Passage shown:
___

Such considerations were as easy to put on paper as they were true. To draw a picture of the unknown Lady Ely seems more difficult, but, after all, one felt sure that to have remained the intimate and trusted friend of the Queen she must have had great qualities, for the Queen did not give her confidence lightly. The separation of the two friends and the intensification of the Queen's loneliness was therefore bound to touch the heart of anyone who heard "the Virgilian cry" and felt "the sense of tears in mortal things."
I am not ashamed to say that though by nature little disposed towards the attitude of the courtier, I wrote my modest tribute of regretex animo. I was not only not writing a conventional article of condolence, not even writing dramatically, but sincerely. When, however, the leader was finished, I, of course, thought very little more of the matter, but passed on to consider, after the way of my profession, subjects so vital or so trivial as the best means of supporting Mr. Balfour in his law-and-order campaign in Ireland, maintaining the cause of Free Trade (the Standard was always a Free Trade paper), or discussing such topics as "Penny Fares in Omnibuses," or "The Preservation of the Ancient Monuments of London," or "Should Cats be Taxed?" It was therefore with some astonishment that I received a message from Mr. Mudford saying that the Queen had sent one of her Private Secretaries to enquire on behalf of Her Majesty the name of the writer of the article on Lady Ely. The Queen, said her Envoy, had been very touched and struck by the article and felt sure that it must have been written by someone who knew Lady Ely. It exactly represented her life and character, and her special devotion to the Queen. The Queen also appeared much struck by the representation of her own feeling towards her friend.

___

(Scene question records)
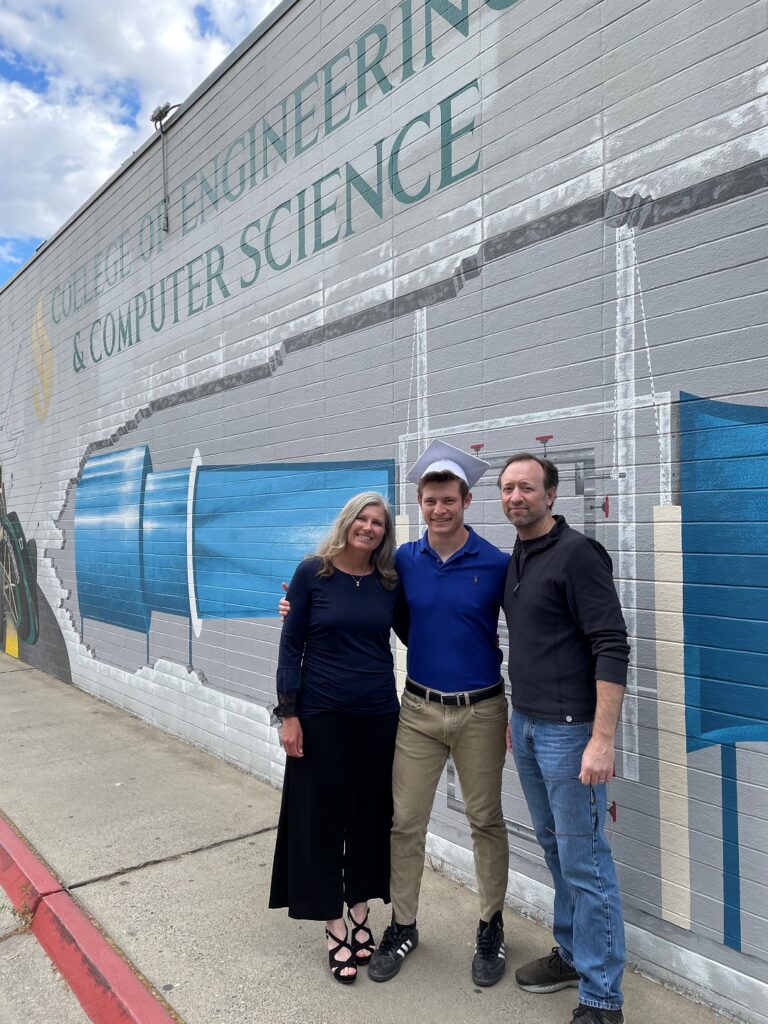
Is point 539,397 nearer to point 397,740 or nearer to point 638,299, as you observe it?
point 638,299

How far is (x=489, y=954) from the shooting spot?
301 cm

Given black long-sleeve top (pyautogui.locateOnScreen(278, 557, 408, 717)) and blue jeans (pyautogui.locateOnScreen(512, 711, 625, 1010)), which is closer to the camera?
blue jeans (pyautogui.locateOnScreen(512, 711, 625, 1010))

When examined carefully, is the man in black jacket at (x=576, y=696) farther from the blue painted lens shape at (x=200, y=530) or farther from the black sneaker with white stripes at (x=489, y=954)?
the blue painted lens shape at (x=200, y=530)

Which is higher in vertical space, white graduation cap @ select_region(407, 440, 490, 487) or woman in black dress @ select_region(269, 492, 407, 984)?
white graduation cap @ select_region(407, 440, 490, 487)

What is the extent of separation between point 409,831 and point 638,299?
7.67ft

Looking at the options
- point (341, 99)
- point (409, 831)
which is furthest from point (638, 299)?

___

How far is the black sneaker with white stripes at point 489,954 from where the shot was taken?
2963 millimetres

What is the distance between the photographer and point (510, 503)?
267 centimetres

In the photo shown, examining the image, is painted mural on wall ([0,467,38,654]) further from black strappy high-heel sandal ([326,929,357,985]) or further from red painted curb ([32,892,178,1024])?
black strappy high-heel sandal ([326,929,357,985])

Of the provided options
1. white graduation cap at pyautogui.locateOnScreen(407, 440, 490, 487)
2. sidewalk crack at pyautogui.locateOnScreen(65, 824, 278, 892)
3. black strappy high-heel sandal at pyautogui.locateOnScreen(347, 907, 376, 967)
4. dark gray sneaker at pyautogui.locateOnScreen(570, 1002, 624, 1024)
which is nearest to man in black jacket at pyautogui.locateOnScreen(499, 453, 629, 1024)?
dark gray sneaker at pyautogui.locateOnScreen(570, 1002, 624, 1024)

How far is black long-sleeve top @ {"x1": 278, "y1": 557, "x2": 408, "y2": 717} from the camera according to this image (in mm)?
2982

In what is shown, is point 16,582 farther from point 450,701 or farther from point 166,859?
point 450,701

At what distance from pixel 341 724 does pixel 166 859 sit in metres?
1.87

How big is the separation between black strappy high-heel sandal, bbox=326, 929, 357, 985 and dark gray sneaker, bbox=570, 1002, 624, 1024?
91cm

___

Task A:
Sum up the passage about the article on Lady Ely in two sentences.
Task B:
Lay out the records as a numbered list, covering everything from the line containing "Is point 539,397" down to the line containing "which is furthest from point (638, 299)?", with both of those lines included and blank lines left out.

Full output A:
Convinced that Lady Ely must have had great qualities to remain the Queen's trusted friend, the writer sincerely wrote a leader regretting the loss and then turned to other subjects. The writer was astonished when the Queen sent a Private Secretary to ask who had written it, since she was touched and felt it exactly represented Lady Ely's life, character and devotion to her.

Full output B:
1. Is point 539,397 nearer to point 397,740 or nearer to point 638,299, as you observe it?
2. point 638,299
3. How far is (x=489, y=954) from the shooting spot?
4. 301 cm
5. Given black long-sleeve top (pyautogui.locateOnScreen(278, 557, 408, 717)) and blue jeans (pyautogui.locateOnScreen(512, 711, 625, 1010)), which is closer to the camera?
6. blue jeans (pyautogui.locateOnScreen(512, 711, 625, 1010))
7. When examined carefully, is the man in black jacket at (x=576, y=696) farther from the blue painted lens shape at (x=200, y=530) or farther from the black sneaker with white stripes at (x=489, y=954)?
8. the blue painted lens shape at (x=200, y=530)
9. Which is higher in vertical space, white graduation cap @ select_region(407, 440, 490, 487) or woman in black dress @ select_region(269, 492, 407, 984)?
10. white graduation cap @ select_region(407, 440, 490, 487)
11. What is the extent of separation between point 409,831 and point 638,299?
12. 7.67ft
13. Looking at the options
14. - point (341, 99)
15. - point (409, 831)
16. which is furthest from point (638, 299)?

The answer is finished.